ドライブに集中できる「ドライバーズラウンジ」
内装はレクサス独自の「ドライバーズラウンジ」コンセプトを採用。運転中にくつろぐスペースという名称だが、実際の機能はドライバーの集中を促す設計となっている。キャビンの静粛性はレクサスラインナップでもトップクラスで、LXを上回る静けさを実現。内装素材は高級感があり、多くのEVが持つ無機質な印象を払拭している。

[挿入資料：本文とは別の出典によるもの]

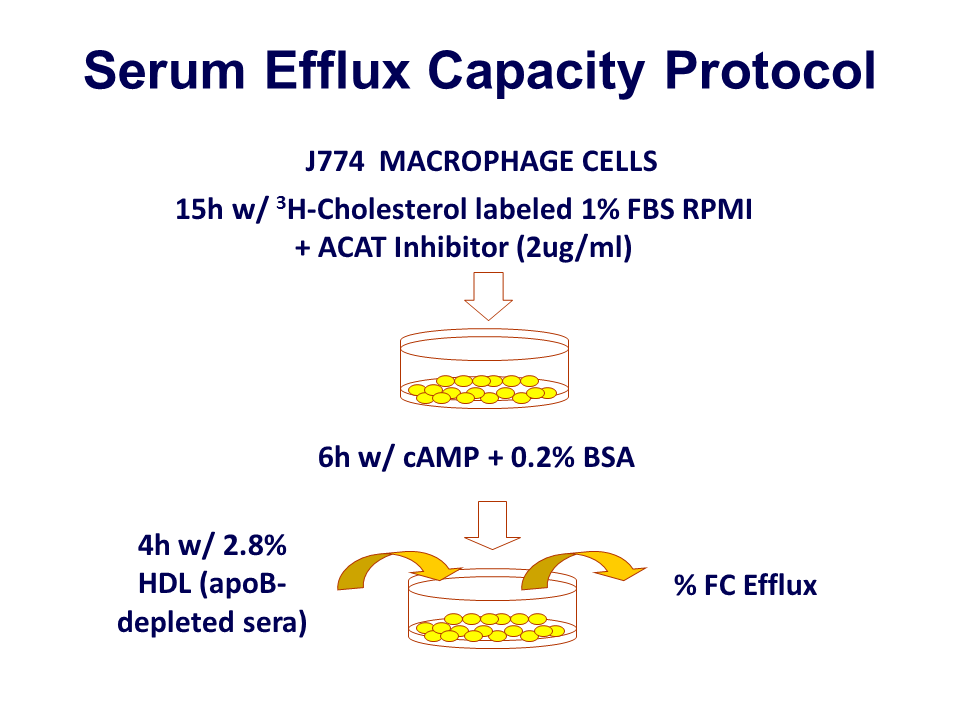 Serum Efflux Capacity Protocol

J774 MACROPHAGE CELLS
15h w/ $^3$H-Cholesterol labeled 1% FBS RPMI + ACAT Inhibitor (2ug/ml)

6h w/ cAMP + 0.2% BSA

4h w/ 2.8% HDL (apoB-depleted sera)

% FC Efflux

ダッシュボードのレイアウトはハイランダーEVと共通点が多いものの、メーター類やワイヤレス充電器、各種コントロールの配置が異なり、レクサスらしい独自性を演出。素材の質感にはばらつきがあるものの、全体として高級感のある空間を演出している。
パワートレインと航続距離
パワートレインの詳細はまだ明らかになっていないが、レクサスはデュアルモーターの全輪駆動システムを採用。航続距離は約300マイル(483km)、最高出力は最大402馬力(299kW)に設定される見込みで、グレードによって選択可能だ。
まとめ:静寂と効率性を追求したレクサスの新たな挑戦
レクサス新型TZは、3列EV SUV市場において静寂性と空力性能を両立させたモデルとして注目を集める。価格設定次第で、本格的な市場参入を果たすか、ニッチな高級EVとしての地位を確立するかが決まるであろう。